Research to Find New Treatments
The National Institute on Deafness and Other Communication Disorders funds basic and clinical studies on smell disorders. Scientists are working to understand more about the sense of smell so that new treatments can be developed to help restore the sense of smell to people who have lost it.
Scientists are finding out more about how our sense of smell works and how we detect and smell the many different compounds that form odors. These findings are helping scientists study the sense of smell as a model for other sensory systems in the body.
Studies on Aging and Smell
Like other senses in our bodies, our sense of smell can decline as we grow older. Researchers are studying why and how these age-related changes in smell occur.
Interestingly, olfactory cells -- as well as taste cells -- are the only sensory cells that are regularly replaced throughout life.

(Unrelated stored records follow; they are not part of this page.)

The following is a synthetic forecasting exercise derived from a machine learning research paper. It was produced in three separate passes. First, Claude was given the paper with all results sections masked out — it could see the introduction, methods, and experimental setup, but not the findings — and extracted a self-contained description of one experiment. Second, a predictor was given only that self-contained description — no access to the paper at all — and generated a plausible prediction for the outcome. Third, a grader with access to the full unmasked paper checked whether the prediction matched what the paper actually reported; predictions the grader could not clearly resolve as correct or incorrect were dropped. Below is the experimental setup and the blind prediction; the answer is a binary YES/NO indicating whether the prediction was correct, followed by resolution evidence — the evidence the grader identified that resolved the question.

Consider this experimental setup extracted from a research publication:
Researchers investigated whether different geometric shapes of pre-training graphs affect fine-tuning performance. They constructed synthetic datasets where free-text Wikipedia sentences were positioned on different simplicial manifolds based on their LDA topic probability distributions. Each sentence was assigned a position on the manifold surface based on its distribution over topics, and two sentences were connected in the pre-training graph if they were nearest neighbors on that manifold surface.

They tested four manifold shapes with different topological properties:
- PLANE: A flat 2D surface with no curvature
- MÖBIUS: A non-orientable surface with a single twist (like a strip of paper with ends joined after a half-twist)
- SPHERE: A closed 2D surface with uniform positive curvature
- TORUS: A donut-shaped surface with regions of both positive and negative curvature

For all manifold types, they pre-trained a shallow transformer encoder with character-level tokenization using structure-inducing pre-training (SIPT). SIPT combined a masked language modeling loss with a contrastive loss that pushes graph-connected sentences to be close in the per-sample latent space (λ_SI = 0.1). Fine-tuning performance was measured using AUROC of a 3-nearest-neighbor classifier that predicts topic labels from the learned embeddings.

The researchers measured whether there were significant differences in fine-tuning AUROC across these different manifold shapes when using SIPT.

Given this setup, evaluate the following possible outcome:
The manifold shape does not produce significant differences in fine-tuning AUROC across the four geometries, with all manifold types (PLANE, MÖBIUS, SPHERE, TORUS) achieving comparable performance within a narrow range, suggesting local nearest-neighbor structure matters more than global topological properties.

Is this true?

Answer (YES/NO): NO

However, the ability to replace cells may decline with age and contribute to our loss of smell. Understanding these changes may help researchers develop ways to replace damaged sensory cells and restore smell and prevent, or at least slow, the age-related loss.
Scientists have found that loss of smell affects the choices an older person makes about eating certain foods. They are looking at how and why this takes place in order to develop more effective ways to help older people -- especially those with chronic illnesses -- cope better with problems with smell. It is very important that older people maintain a healthy diet even while the sense of smell is declining.